Imagens em instalações com motivos e objetivos semelhantes ao da Vila dei Misteri foram desenvolvidas por todo o Império Romano, tendo sua produção proibida pela doutrina iconoclasta da Igreja Cristã entre os séculos VII e VIII. A partir do Concílio de Niceia, as imagens de adoração são permitidas, mas não são localizadas obras de caráter imersivo até 1343, ano em que é entregue a Sala do Cervo, no Palais des Papes, em Avignon, sul da França. Para Grau (2007, p. 54) “As pinturas apresentam alguns usos e prazeres da natureza do ponto de vista dos governantes da sociedade feudal, em particular a piscicultura e a caça”.

Figura 2 – Aplicação em Realidade Aumentada na Sala do Cervo

O ambiente da Sala do Cervo (Figura 2) cerca a visão do observador, localizado ao centro do espaço, por completo. Há, no entanto, um diferencial em relação às paredes romanas. Nessa instalação francesa não são utilizadas molduras separando as imagens da parede, recurso que é presente na instalação da Villa de Misteri e outras obras semelhantes. Vejamos que a eliminação das bordas não é uma conquista da RV, mas um movimento de superação entre diferentes modos de expressão.
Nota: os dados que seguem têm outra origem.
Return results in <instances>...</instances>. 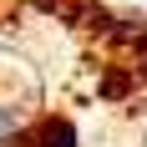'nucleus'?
<instances>
[{
	"instance_id": "f257e3e1",
	"label": "nucleus",
	"mask_w": 147,
	"mask_h": 147,
	"mask_svg": "<svg viewBox=\"0 0 147 147\" xmlns=\"http://www.w3.org/2000/svg\"><path fill=\"white\" fill-rule=\"evenodd\" d=\"M30 147H76L71 117H41V122H36V132H30Z\"/></svg>"
}]
</instances>
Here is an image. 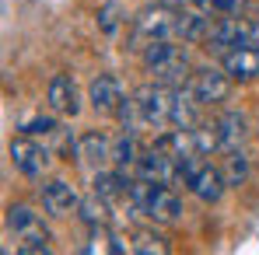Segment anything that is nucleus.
<instances>
[{"instance_id":"f257e3e1","label":"nucleus","mask_w":259,"mask_h":255,"mask_svg":"<svg viewBox=\"0 0 259 255\" xmlns=\"http://www.w3.org/2000/svg\"><path fill=\"white\" fill-rule=\"evenodd\" d=\"M130 207L137 213H144L147 220H154V224H175L179 213H182V199L175 196V189L168 182L137 178L130 185Z\"/></svg>"},{"instance_id":"f03ea898","label":"nucleus","mask_w":259,"mask_h":255,"mask_svg":"<svg viewBox=\"0 0 259 255\" xmlns=\"http://www.w3.org/2000/svg\"><path fill=\"white\" fill-rule=\"evenodd\" d=\"M172 98H175V87L161 84V81L140 87L133 94V109H137L140 126H147V129L172 126Z\"/></svg>"},{"instance_id":"7ed1b4c3","label":"nucleus","mask_w":259,"mask_h":255,"mask_svg":"<svg viewBox=\"0 0 259 255\" xmlns=\"http://www.w3.org/2000/svg\"><path fill=\"white\" fill-rule=\"evenodd\" d=\"M175 21H179V11L165 7V4H154V7H144L137 18H133V42H154V39H172L175 35Z\"/></svg>"},{"instance_id":"20e7f679","label":"nucleus","mask_w":259,"mask_h":255,"mask_svg":"<svg viewBox=\"0 0 259 255\" xmlns=\"http://www.w3.org/2000/svg\"><path fill=\"white\" fill-rule=\"evenodd\" d=\"M11 161H14V168L21 171L25 178H39L49 168V150L39 143V136L21 133V136L11 140Z\"/></svg>"},{"instance_id":"39448f33","label":"nucleus","mask_w":259,"mask_h":255,"mask_svg":"<svg viewBox=\"0 0 259 255\" xmlns=\"http://www.w3.org/2000/svg\"><path fill=\"white\" fill-rule=\"evenodd\" d=\"M189 91L196 94L200 105H217V101L228 98V91H231V77H228V70L200 67V70H193V77H189Z\"/></svg>"},{"instance_id":"423d86ee","label":"nucleus","mask_w":259,"mask_h":255,"mask_svg":"<svg viewBox=\"0 0 259 255\" xmlns=\"http://www.w3.org/2000/svg\"><path fill=\"white\" fill-rule=\"evenodd\" d=\"M245 42H249V25H242L235 14H224V18L214 21V28H210L203 49L224 56V53H231V49H238V45H245Z\"/></svg>"},{"instance_id":"0eeeda50","label":"nucleus","mask_w":259,"mask_h":255,"mask_svg":"<svg viewBox=\"0 0 259 255\" xmlns=\"http://www.w3.org/2000/svg\"><path fill=\"white\" fill-rule=\"evenodd\" d=\"M88 101H91V109H95L98 116H112V112H119V105L126 101V94H123V81H119L116 74H98V77L88 84Z\"/></svg>"},{"instance_id":"6e6552de","label":"nucleus","mask_w":259,"mask_h":255,"mask_svg":"<svg viewBox=\"0 0 259 255\" xmlns=\"http://www.w3.org/2000/svg\"><path fill=\"white\" fill-rule=\"evenodd\" d=\"M137 178H147V182H179V161L172 154H165L158 143L151 150H144L137 158Z\"/></svg>"},{"instance_id":"1a4fd4ad","label":"nucleus","mask_w":259,"mask_h":255,"mask_svg":"<svg viewBox=\"0 0 259 255\" xmlns=\"http://www.w3.org/2000/svg\"><path fill=\"white\" fill-rule=\"evenodd\" d=\"M221 67L231 81H256L259 77V42H245L221 56Z\"/></svg>"},{"instance_id":"9d476101","label":"nucleus","mask_w":259,"mask_h":255,"mask_svg":"<svg viewBox=\"0 0 259 255\" xmlns=\"http://www.w3.org/2000/svg\"><path fill=\"white\" fill-rule=\"evenodd\" d=\"M77 203H81V196L70 182H63V178L42 182V210L49 217H67V213L77 210Z\"/></svg>"},{"instance_id":"9b49d317","label":"nucleus","mask_w":259,"mask_h":255,"mask_svg":"<svg viewBox=\"0 0 259 255\" xmlns=\"http://www.w3.org/2000/svg\"><path fill=\"white\" fill-rule=\"evenodd\" d=\"M46 101H49V109L56 112V116H77L81 112V98H77V87H74V81L67 77V74H56L53 81H49V87H46Z\"/></svg>"},{"instance_id":"f8f14e48","label":"nucleus","mask_w":259,"mask_h":255,"mask_svg":"<svg viewBox=\"0 0 259 255\" xmlns=\"http://www.w3.org/2000/svg\"><path fill=\"white\" fill-rule=\"evenodd\" d=\"M210 28H214V21L207 18V11H182L175 21V39H182L189 45H203Z\"/></svg>"},{"instance_id":"ddd939ff","label":"nucleus","mask_w":259,"mask_h":255,"mask_svg":"<svg viewBox=\"0 0 259 255\" xmlns=\"http://www.w3.org/2000/svg\"><path fill=\"white\" fill-rule=\"evenodd\" d=\"M77 158L91 168H102L105 161H112V140L105 133H84L77 140Z\"/></svg>"},{"instance_id":"4468645a","label":"nucleus","mask_w":259,"mask_h":255,"mask_svg":"<svg viewBox=\"0 0 259 255\" xmlns=\"http://www.w3.org/2000/svg\"><path fill=\"white\" fill-rule=\"evenodd\" d=\"M214 126H217L221 150H235V147L245 143V136H249V129H245V116H242V112H224Z\"/></svg>"},{"instance_id":"2eb2a0df","label":"nucleus","mask_w":259,"mask_h":255,"mask_svg":"<svg viewBox=\"0 0 259 255\" xmlns=\"http://www.w3.org/2000/svg\"><path fill=\"white\" fill-rule=\"evenodd\" d=\"M137 158H140V150H137L133 129H123L119 136H112V165H116V168L126 171L130 165H137Z\"/></svg>"},{"instance_id":"dca6fc26","label":"nucleus","mask_w":259,"mask_h":255,"mask_svg":"<svg viewBox=\"0 0 259 255\" xmlns=\"http://www.w3.org/2000/svg\"><path fill=\"white\" fill-rule=\"evenodd\" d=\"M77 217L84 220L88 227H105L109 224V199H102L98 192H91L88 199L77 203Z\"/></svg>"},{"instance_id":"f3484780","label":"nucleus","mask_w":259,"mask_h":255,"mask_svg":"<svg viewBox=\"0 0 259 255\" xmlns=\"http://www.w3.org/2000/svg\"><path fill=\"white\" fill-rule=\"evenodd\" d=\"M228 158H224V182L228 185H242L245 178H249V158L235 147V150H224Z\"/></svg>"},{"instance_id":"a211bd4d","label":"nucleus","mask_w":259,"mask_h":255,"mask_svg":"<svg viewBox=\"0 0 259 255\" xmlns=\"http://www.w3.org/2000/svg\"><path fill=\"white\" fill-rule=\"evenodd\" d=\"M21 241H18V252L25 255H35V252H49L53 245H49V231H46L42 224H35V227H28L25 234H18Z\"/></svg>"},{"instance_id":"6ab92c4d","label":"nucleus","mask_w":259,"mask_h":255,"mask_svg":"<svg viewBox=\"0 0 259 255\" xmlns=\"http://www.w3.org/2000/svg\"><path fill=\"white\" fill-rule=\"evenodd\" d=\"M35 224H42L39 220V213L32 210V207H25V203H18V207H11L7 210V227L14 231V234H25L28 227H35Z\"/></svg>"},{"instance_id":"aec40b11","label":"nucleus","mask_w":259,"mask_h":255,"mask_svg":"<svg viewBox=\"0 0 259 255\" xmlns=\"http://www.w3.org/2000/svg\"><path fill=\"white\" fill-rule=\"evenodd\" d=\"M130 252H137V255H151V252L165 255V252H168V245H165V238H161V234H154V231H137V234H133Z\"/></svg>"},{"instance_id":"412c9836","label":"nucleus","mask_w":259,"mask_h":255,"mask_svg":"<svg viewBox=\"0 0 259 255\" xmlns=\"http://www.w3.org/2000/svg\"><path fill=\"white\" fill-rule=\"evenodd\" d=\"M84 252H112V255H119V252H126V245H123L116 234H109L105 227H95V234H91V241L84 245Z\"/></svg>"},{"instance_id":"4be33fe9","label":"nucleus","mask_w":259,"mask_h":255,"mask_svg":"<svg viewBox=\"0 0 259 255\" xmlns=\"http://www.w3.org/2000/svg\"><path fill=\"white\" fill-rule=\"evenodd\" d=\"M189 4L207 14H238L242 11V0H189Z\"/></svg>"},{"instance_id":"5701e85b","label":"nucleus","mask_w":259,"mask_h":255,"mask_svg":"<svg viewBox=\"0 0 259 255\" xmlns=\"http://www.w3.org/2000/svg\"><path fill=\"white\" fill-rule=\"evenodd\" d=\"M21 133H28V136H53L56 133V119L53 116H35V119H28Z\"/></svg>"},{"instance_id":"b1692460","label":"nucleus","mask_w":259,"mask_h":255,"mask_svg":"<svg viewBox=\"0 0 259 255\" xmlns=\"http://www.w3.org/2000/svg\"><path fill=\"white\" fill-rule=\"evenodd\" d=\"M116 14H119V7H116V4H105V7L98 11V28H102L105 35H112V32H116V25H119V18H116Z\"/></svg>"},{"instance_id":"393cba45","label":"nucleus","mask_w":259,"mask_h":255,"mask_svg":"<svg viewBox=\"0 0 259 255\" xmlns=\"http://www.w3.org/2000/svg\"><path fill=\"white\" fill-rule=\"evenodd\" d=\"M249 42H259V18L249 25Z\"/></svg>"},{"instance_id":"a878e982","label":"nucleus","mask_w":259,"mask_h":255,"mask_svg":"<svg viewBox=\"0 0 259 255\" xmlns=\"http://www.w3.org/2000/svg\"><path fill=\"white\" fill-rule=\"evenodd\" d=\"M154 4H165V7H175V11H179V7H182L186 0H154Z\"/></svg>"}]
</instances>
Também é possível observar, na Sala do Cervo, o ideal de precisão nas imagens, com destaque para contornos que reforçam aparências tridimensionais, cuidado com o desenvolvimento de características individuais nos elementos humanos e animais, além de uma perspectiva que proporciona profundidade à cena retratada. Mais do que um estilo artístico, essa representação fidedigna da realidade por mestres da escultura e arquitetura, como Filippo Brunelleschi (1377-1446), aliavam a percepção visual como elemento convergente aos avanços das ciências naturais durante o Renascimento.

A perspectiva substituiu o sistema de referência simbólica do qual a pintura medieval derivava seu significado. [...] A perspectiva conferia agora à arte mais uma opção de representação objetiva, tal qual poderia parecer ao olho, e, como a realidade virtual de hoje, direcionava-se ao engano, ou antes, a ele se relacionava em maior ou menor extensão (GRAU, p. 2007, p. 60).

A valorização da técnica da perspectiva é explicada também a partir das derrotas ocidentais durante as Cruzadas ao final da Idade Média. A necessidade urgente em desenvolver uma ciência voltada a explicar e controlar a natureza demandou precisão no lugar da não mais confiável fé. Segundo Hillis (2004, p. 82), “em certo sentido, a história da visão na cultura ocidental é uma história de como a vista tem sido colonizada pela matemática, pelo número e por várias formas de idealismo”. Um último destaque para esses períodos abordados é que os ambientes imersivos ainda não eram desenvolvidos para grandes públicos. A imersão somente chegará para as massas a partir da constituição do Panorama.